WORK INSTRUCTION: Copy out, word for word, the part of the passage on decision making below that runs from "Plus, making a" up to and including "defer the decision.".

─── READING PASSAGE

I was recently helping a friend struggling with a tough decision: He was in a stable, but stagnant job and had an exciting offer from a less prestigious, but fast growing company. As the deadline to make a decision grew nigh, he had paralyzed himself in indecision, his risk-reward matrix resembling a maze he was lost in rather than a path to a satisfactory answer.

A while ago, I was in a meeting where a highly-respected VP had to make a “go/no go” call on a critical privacy/security question. After hearing everyone’s opinions and looking at all the data, rather than make a call, she ended the meeting with platitudes like, “Let’s continue the conversation,” and “I’ll defer to our self-organizing bottom-up values.”


Watching otherwise brilliant individuals struggle with decision making made me wonder: why do we find it so difficult to make tough calls?

Some explanations are easy: human beings are lazy, and prefer safety and continuity. They want to change what they dislike and keep what they like in the status quo all at once.

Plus, making a choice closes the door, at least for now, on all other options and all their hypothetical positives. This makes you feel poorer, and the apprehension of this moment makes you defer the decision.

──────
─── DATA EXCERPT

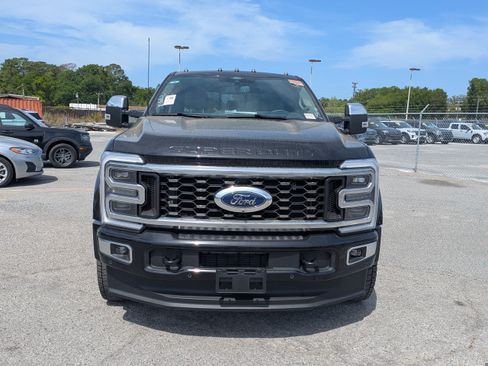 Used 2026 Ford F450 Platinum w/ Platinum Plus Package AWD/4WD image 9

──────

ANSWER FOR THE TASK:
Plus, making a choice closes the door, at least for now, on all other options and all their hypothetical positives. This makes you feel poorer, and the apprehension of this moment makes you defer the decision.